Excerpt from a dataset:

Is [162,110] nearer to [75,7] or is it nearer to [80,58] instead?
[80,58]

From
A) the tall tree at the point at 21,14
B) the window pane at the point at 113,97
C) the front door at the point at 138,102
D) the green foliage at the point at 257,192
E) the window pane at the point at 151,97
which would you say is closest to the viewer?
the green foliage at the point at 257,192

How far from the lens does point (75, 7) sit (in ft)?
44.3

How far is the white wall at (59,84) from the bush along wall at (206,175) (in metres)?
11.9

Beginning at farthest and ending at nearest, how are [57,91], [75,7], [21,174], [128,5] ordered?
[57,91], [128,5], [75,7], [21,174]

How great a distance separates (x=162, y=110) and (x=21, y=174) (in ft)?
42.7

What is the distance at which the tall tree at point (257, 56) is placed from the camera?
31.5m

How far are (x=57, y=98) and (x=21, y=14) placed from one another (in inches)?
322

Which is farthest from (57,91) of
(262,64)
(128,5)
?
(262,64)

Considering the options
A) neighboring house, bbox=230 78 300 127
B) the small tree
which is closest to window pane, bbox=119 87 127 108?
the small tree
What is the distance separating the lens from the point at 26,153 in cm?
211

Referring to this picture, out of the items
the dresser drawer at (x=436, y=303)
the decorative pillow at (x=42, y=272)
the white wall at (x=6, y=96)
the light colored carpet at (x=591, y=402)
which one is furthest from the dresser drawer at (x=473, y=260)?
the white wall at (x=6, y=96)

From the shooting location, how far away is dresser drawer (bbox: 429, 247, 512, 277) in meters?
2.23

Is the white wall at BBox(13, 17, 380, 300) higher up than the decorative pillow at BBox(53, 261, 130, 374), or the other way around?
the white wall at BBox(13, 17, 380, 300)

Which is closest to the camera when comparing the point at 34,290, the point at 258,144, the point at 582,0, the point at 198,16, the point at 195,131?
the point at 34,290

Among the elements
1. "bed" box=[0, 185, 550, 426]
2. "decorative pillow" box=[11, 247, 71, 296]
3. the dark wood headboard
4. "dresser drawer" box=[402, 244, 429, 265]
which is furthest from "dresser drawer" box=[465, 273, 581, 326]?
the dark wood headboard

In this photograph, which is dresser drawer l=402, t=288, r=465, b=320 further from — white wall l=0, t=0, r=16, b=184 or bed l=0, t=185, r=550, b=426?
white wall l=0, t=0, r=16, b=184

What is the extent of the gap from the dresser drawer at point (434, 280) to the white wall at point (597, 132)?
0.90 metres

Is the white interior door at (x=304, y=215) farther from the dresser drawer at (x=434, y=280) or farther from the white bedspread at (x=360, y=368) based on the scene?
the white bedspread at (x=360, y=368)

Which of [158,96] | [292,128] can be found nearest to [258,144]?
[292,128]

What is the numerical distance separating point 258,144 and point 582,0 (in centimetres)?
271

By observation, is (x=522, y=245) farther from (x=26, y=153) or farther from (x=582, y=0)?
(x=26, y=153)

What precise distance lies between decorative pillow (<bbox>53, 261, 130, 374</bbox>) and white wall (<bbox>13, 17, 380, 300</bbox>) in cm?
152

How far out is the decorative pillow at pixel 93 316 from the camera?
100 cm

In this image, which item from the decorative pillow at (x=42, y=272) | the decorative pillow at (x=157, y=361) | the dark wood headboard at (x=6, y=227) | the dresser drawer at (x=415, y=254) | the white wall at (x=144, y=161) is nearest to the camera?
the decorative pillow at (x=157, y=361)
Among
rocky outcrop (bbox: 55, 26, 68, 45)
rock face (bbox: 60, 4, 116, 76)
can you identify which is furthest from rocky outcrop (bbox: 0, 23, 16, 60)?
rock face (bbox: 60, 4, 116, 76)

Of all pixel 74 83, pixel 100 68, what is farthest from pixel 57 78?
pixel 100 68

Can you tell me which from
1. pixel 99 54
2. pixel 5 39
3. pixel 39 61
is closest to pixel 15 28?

Requirement
Give the lines from the one containing "Of all pixel" through the end of the entries again, exactly as written and with no other lines.

Correct answer
Of all pixel 74 83, pixel 100 68, what is farthest from pixel 57 78?
pixel 100 68

Can you tell me which from
1. pixel 99 54
2. pixel 5 39
3. pixel 39 61
is closest to pixel 15 28?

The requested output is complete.